The thing that concerns most organisations when it comes to GDPR is Article 79, which states that data subjects have legal recourse if they’re not happy with the response they receive:

Furthermore, we should mention the right to an effective judicial remedy against a controller or processor laid down in Article 79. It allows data subjects to initiate proceedings against data controllers or processors before a court of the Member State of the establishment of controllers or processors or in the Member State where they have their habitual residence unless controllers or processors are public authorities of the Member States and exercise their public powers. Thus, data subjects can directly complain before a judicial institution against controllers and processors, such as Google or others.

I’m particularly interested in what effect data subjects having the right “not to be subjected to automated individual decision-making” will have. I can’t help but think that (as Google has already started to do through granular opt-in questions) organisations will find ways to make users feel like it’s in their best interests. They already do that with ‘personalised advertising’.

There’s a certain amount of automation that can be useful, the standard example being Amazon’s recommendations system. However, I think the GDPR focuses more on things like decisions about whether or not to give you insurance based on your social media profile:

There are three additional rights of data subjects laid down in the General Data Protection Regulation, and we will cover them here. These rights are – the right not to be subjected to automated individual decision-making, the right to be represented by organisations and others, and the right to compensation. Given that we live in a technologically advanced society, many decisions can be taken by the systems in an automatic manner. The GDPR grants to all of us a right not to be subjected to a decision that is based only on an automated processing, which includes profiling. This decision must significantly affect an individual, for example, by creating certain legal effects.

Thankfully, when it comes to challenging organisations on the provisions of the GDPR, data subjects can delegate their representation to a non-profit organisation. This is a sensible step, and prevents lawyers become rich from GDPR challenges. Otherwise, I can imagine data sovereignty becoming the next personal injury industry.

If an individual feels that he or she can better give away his or her representation to somebody else, this individual has the right to contact a not-for-profit association– such as European Digital Rights – in order to be represented by it in filing complaints, exercising some of his or her rights, and receiving compensation. This might be useful if an action is to be taken against such a tech giant as Google or any other person or entity.

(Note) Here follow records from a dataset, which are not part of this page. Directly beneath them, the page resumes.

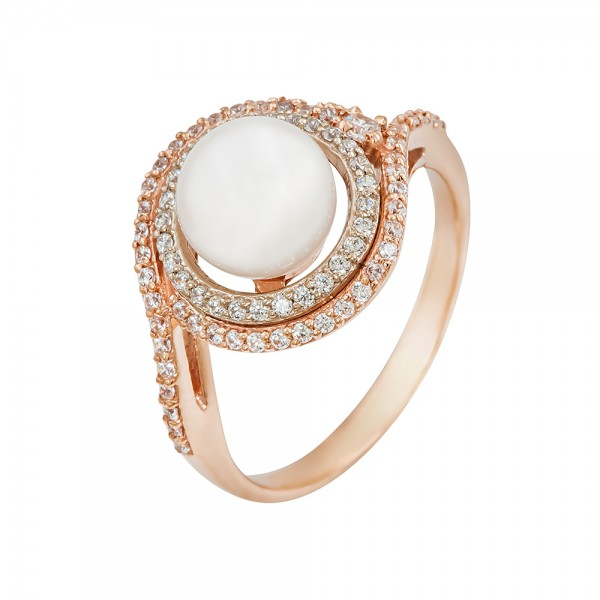 Кольцо золотое с жемчугом и фианитами 102-0126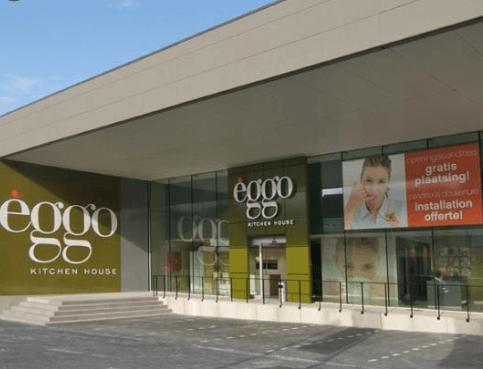 Eggo a choisi UpFront pour le déploiement de plus de 250 postes de travail dans ses 50 points de vente en Belgique et au Luxembourg et de 140 laptops utilisés par les services administratifs et de support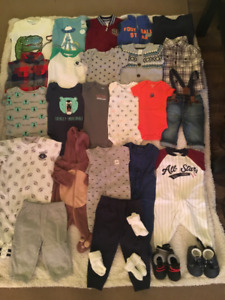 INFANT BOYS CLOTHES (MANY WITH TAGS STILL ON)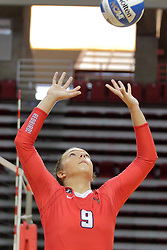 19 August 2017:  Stef Jankiewicz during a college women's volleyball match Scrimmage of the Illinois State Redbirds at Redbird Arena in Normal IL (Photo by Alan Look)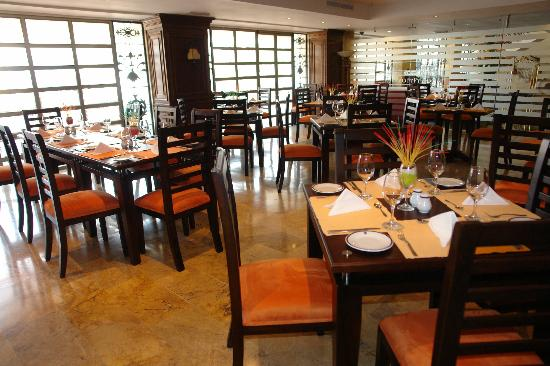 Hotel Windsor: Restaurante Rey Arturo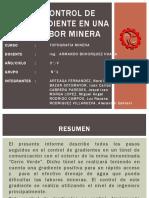 101485942-Control-de-Gradiente-en-Una-Labor-Minera.pptx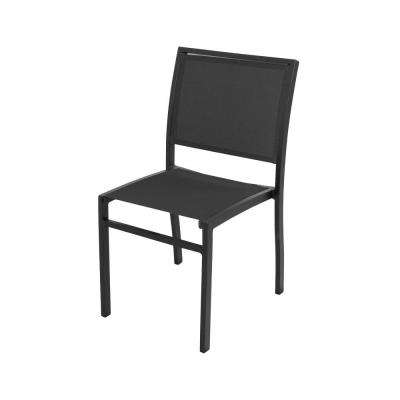 Bayline Textured Black Sling Patio Dining Side Chair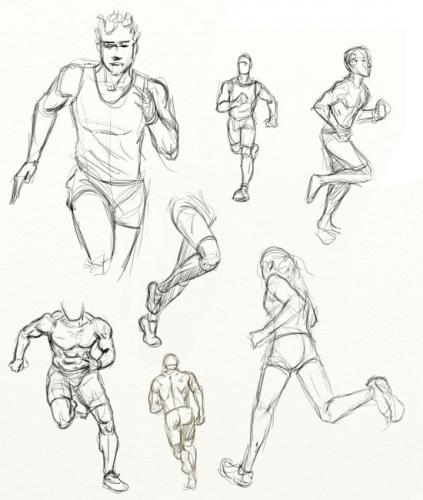 sketch hammack 1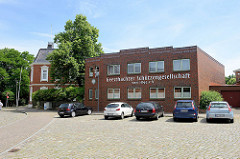 Flacher Ziegelbau,  Sitz der Geesthachter Schützengesellschaft.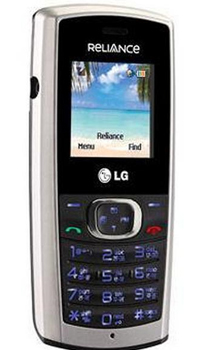 Image of Reliance Mobile LG RD3630 Mobile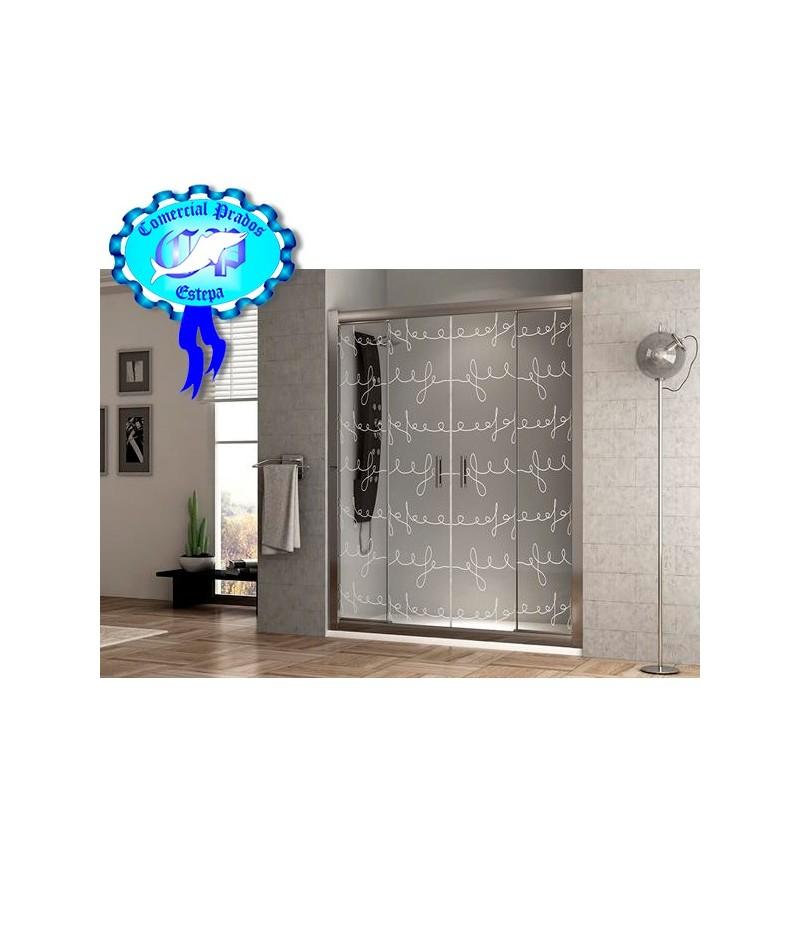 Mamparas Para Ducha La Plata:Oferta Mampara FRONTAL de ducha color plata barata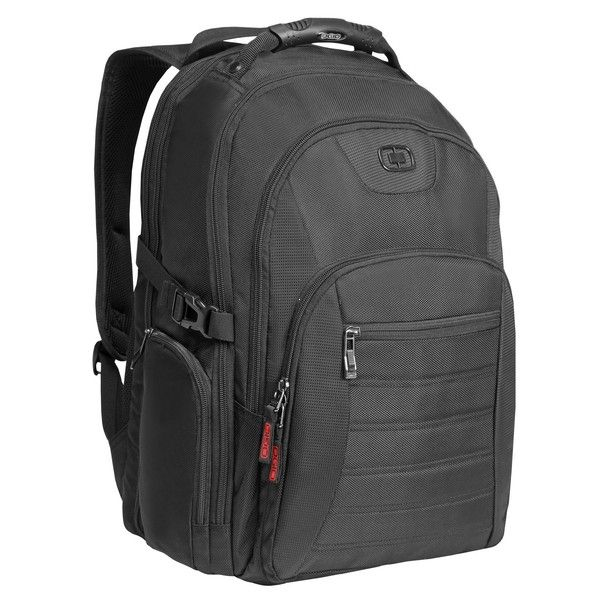 Рюказк OGIO URBAN PACK BLACK, 111075.03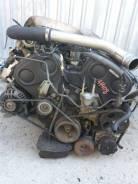 Двигатель в сборе. Mitsubishi Legnum, EC5W Mitsubishi Galant, EC5A Mitsubishi Aspire, EC5A Двигатель 6A13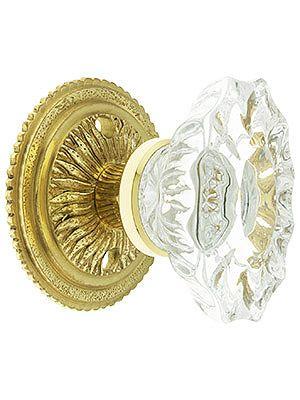 old door knobs for sale sunburst rosette set with fluted oval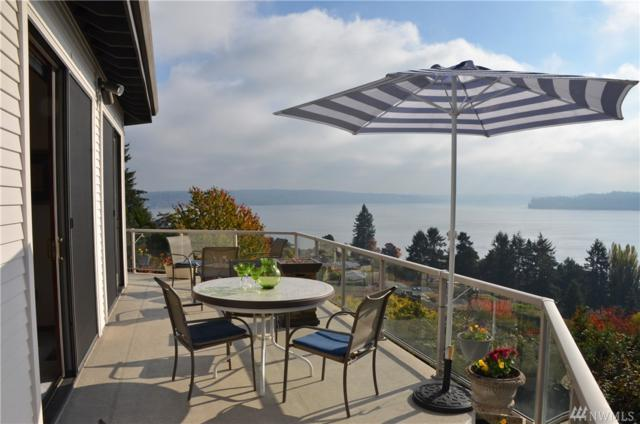 65 Point Fosdick Terr NW, Gig Harbor, WA 98335 (#1376691) :: Alchemy Real Estate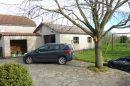 Maison  LEDAS ET PENTHIES Valence D'Albigeois 122 m² 6 pièces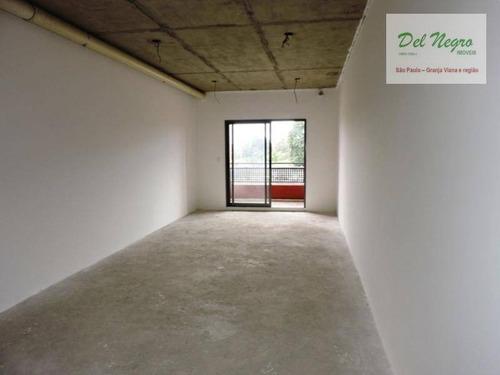 sala comercial à venda, vianna espaços modulares, granja viana. - sa0054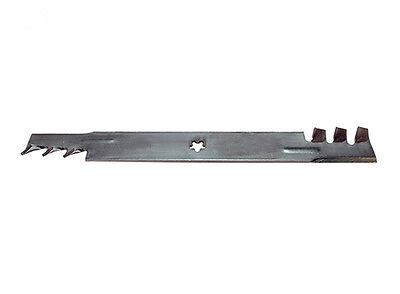 6422 6 Pack Mower Blade Set 42 FITS Craftsman AYP Husqvarna Gator Mulch 134149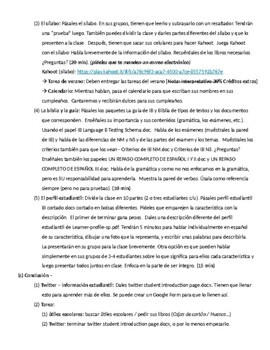 Fusiones intralingüísticas: IB Spanish unit plans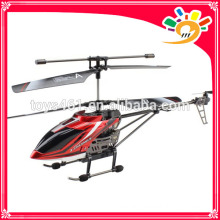 Newest 3.5 channel r/c helicopter with gyro and camera,alloy metal rc helicopter,rc aeromodelling(355)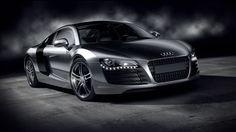 Audi R8 Desktop Wallpaper | HD Car Wallpaper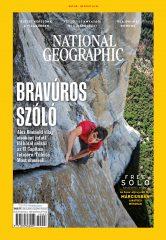 National Geographic 2019. márciusi címlap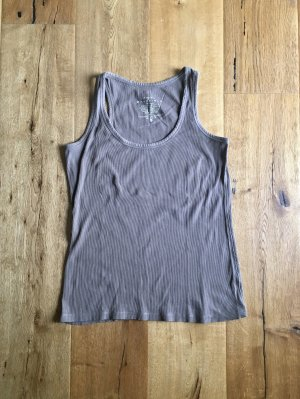 Top taupe Baumwolle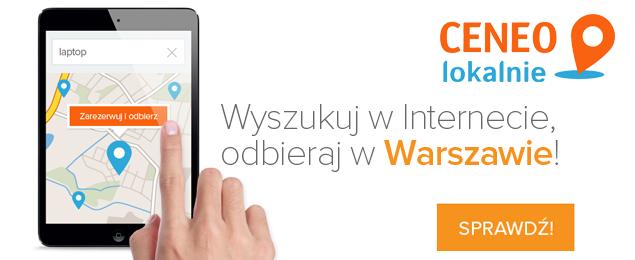 Zakupy lokalne Warszawa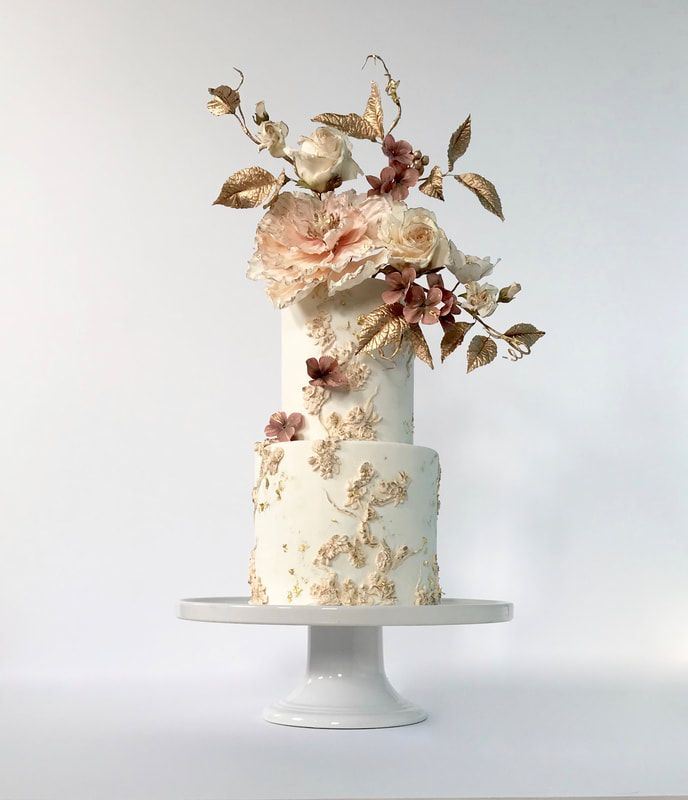 An interview with Pittsburgh Wedding Cake Artist, Alex ...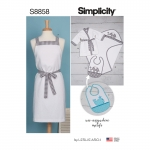 Perekonna vannipäeva tarvikud, suurused (kÕIk SUURUSED), Simplicity Pattern #S 8858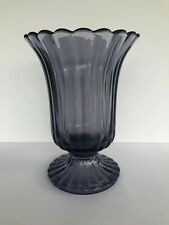Vase RSL de la cristallerie du Val-Saint-Lambert, luxval, mauve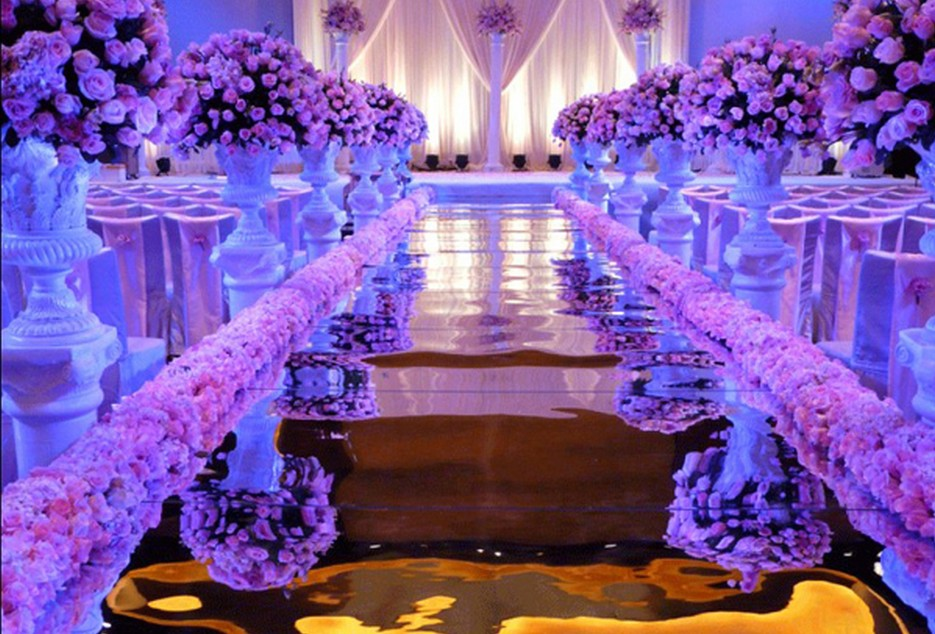 Why to chose beach weddings south florida for a for Wedding dresses in south florida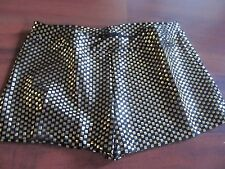 New Boy Cut Short Black with Gold Foil Capezio Adults S or M Dance Gym Cheer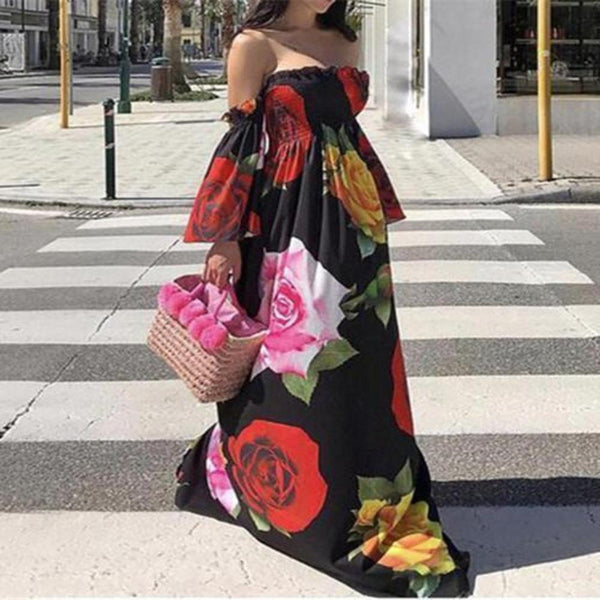 Sexy Breast Floral printed Loose Maxi Dress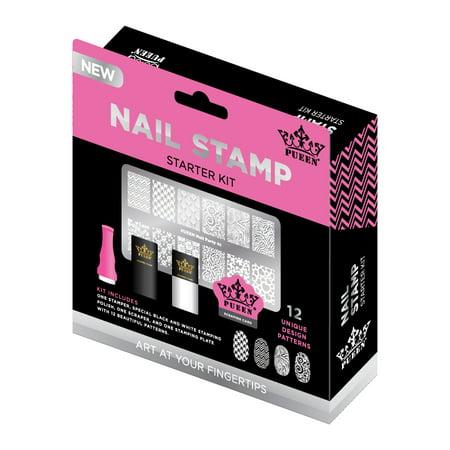 Pueen Nail Stamp Starter Kit Walmart Com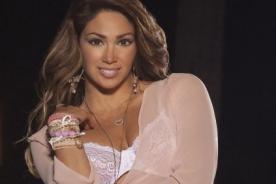 Melissa Loza resta importancia al encuentro de sus ex con Magaly Medina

Finally, persons who have suffered material or non-material damage as a result of an infringement of the GDPR have the right to receive compensation from the controller or processor in question.

Finally, and given that the GDPR applies not only across European countries, but to any organisation that processes EU citizen data, the following is interesting:

The European Union and its Member States cannot simply impose restrictions addressed in Article 23 GDPR when they wish to. These restrictions must respect the essence of the fundamental rights and freedoms and be in line with the requirements of the EU Charter of Fundamental Rights and the European Convention for the Protection of Human Rights and Fundamental Freedoms. In addition, they are required to constitute necessary and proportionate measures in a democratic society meaning that there must be a pressing social need to adopt these legal instruments and that they must be proportionate to the pursued legitimate aim. Also, they must be aiming to safeguard certain important interests. So, laws adopted by the EU of its Members States that seek to restrict the scope of data subjects’ rights are required to be necessary and proportionate and must protect various interests discussed below.

I learned a lot this week which will stand me in good stead as we design Project MoodleNet. I’m looking forward to putting all this into practice!